Instructions for the task = Count the lines in the records below that contain the word "window" and reply with only that number.

▬▬▬▬▬▬

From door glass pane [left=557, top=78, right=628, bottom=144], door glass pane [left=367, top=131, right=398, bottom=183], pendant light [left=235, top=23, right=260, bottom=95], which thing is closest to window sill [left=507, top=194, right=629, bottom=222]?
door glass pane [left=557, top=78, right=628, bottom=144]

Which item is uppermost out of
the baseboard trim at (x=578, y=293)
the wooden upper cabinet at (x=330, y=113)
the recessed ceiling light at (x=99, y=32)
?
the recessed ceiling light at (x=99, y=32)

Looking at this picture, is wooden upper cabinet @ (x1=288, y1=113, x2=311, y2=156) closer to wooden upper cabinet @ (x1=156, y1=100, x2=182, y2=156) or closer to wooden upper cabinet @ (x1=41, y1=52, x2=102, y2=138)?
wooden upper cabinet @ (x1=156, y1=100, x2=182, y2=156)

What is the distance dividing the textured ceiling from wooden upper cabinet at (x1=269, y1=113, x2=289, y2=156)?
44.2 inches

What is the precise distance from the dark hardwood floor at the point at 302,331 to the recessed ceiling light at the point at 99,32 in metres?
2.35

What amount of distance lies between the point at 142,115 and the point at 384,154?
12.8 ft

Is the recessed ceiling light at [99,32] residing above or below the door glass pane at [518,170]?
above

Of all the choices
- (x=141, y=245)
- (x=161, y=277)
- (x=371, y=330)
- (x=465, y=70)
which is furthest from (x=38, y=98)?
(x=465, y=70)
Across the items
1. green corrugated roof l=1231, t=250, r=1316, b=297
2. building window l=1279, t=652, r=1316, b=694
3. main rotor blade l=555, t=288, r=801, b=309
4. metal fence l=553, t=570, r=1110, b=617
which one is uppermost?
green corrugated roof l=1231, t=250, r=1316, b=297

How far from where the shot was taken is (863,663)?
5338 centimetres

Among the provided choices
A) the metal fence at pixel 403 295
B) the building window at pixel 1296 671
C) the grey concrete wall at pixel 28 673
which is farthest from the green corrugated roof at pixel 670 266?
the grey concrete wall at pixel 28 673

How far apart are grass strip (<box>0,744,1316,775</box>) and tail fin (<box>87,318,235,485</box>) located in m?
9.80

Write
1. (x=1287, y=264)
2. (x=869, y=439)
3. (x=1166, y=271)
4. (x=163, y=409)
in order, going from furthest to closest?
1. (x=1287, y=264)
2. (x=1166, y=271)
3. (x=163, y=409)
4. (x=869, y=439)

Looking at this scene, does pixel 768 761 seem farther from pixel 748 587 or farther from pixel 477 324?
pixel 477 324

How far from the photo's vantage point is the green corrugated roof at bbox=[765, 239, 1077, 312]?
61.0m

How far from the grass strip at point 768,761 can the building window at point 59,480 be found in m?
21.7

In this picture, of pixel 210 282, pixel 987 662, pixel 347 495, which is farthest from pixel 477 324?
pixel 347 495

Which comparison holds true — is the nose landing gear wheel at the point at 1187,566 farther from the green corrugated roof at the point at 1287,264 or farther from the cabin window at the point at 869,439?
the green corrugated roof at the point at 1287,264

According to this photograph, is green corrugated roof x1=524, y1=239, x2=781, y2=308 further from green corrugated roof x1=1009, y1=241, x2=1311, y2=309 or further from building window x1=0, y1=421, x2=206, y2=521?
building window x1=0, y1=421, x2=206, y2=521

▬▬▬▬▬▬

Written answer = 7